Reproduce exactly the line containing "class: Mammalia" and every line after it, through the last line of the records below; add nothing.

(Collected data entries)
========================================

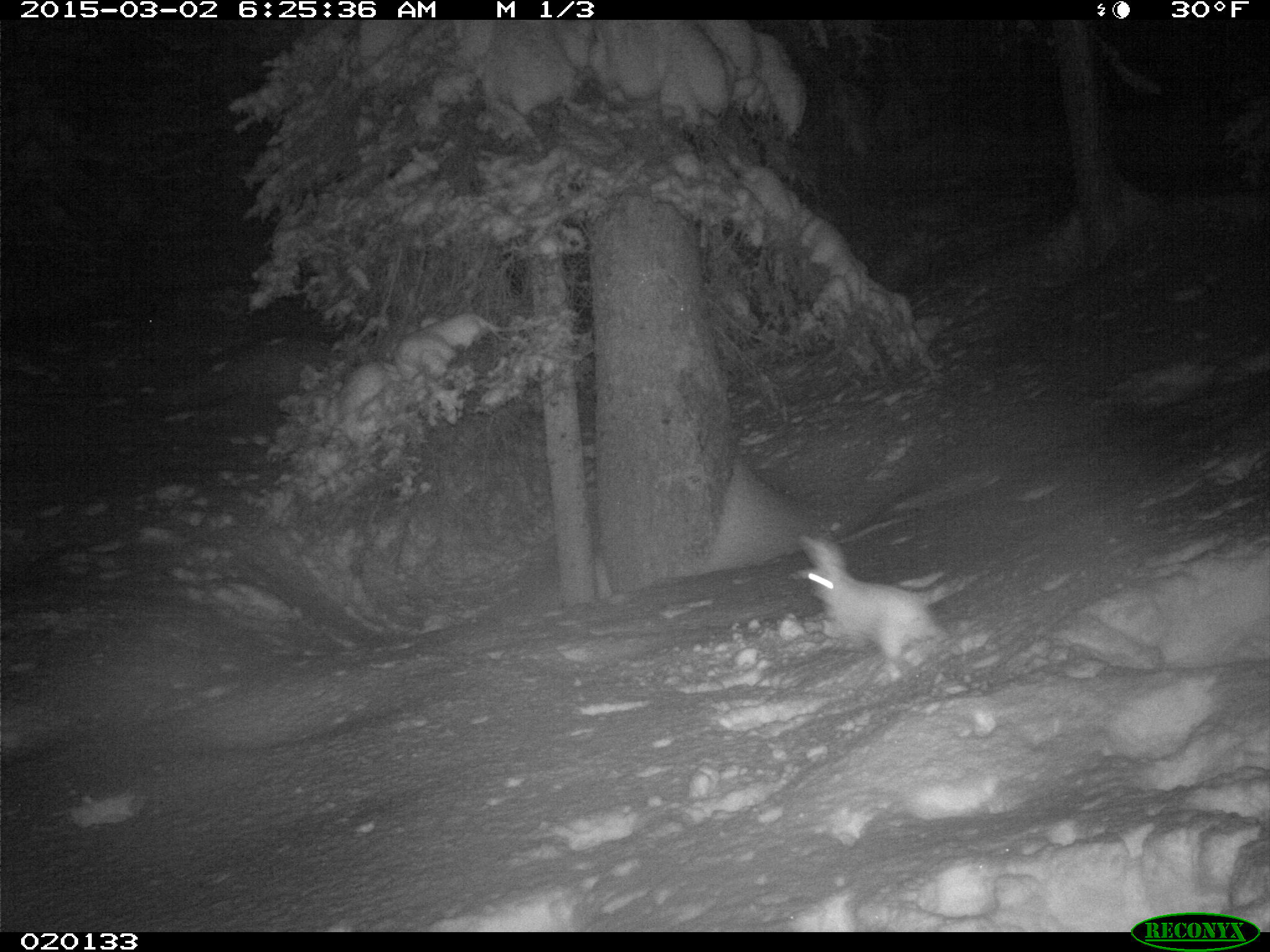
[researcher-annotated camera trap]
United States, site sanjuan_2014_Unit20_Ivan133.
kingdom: Animalia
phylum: Chordata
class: Mammalia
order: Lagomorpha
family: Leporidae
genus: Lepus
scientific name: Lepus americanus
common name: snowshoe hare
Lepus americanus (snowshoe hare).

========================================

PROBLEM SOLUTION:
class: Mammalia
order: Lagomorpha
family: Leporidae
genus: Lepus
scientific name: Lepus americanus
common name: snowshoe hare
Lepus americanus (snowshoe hare).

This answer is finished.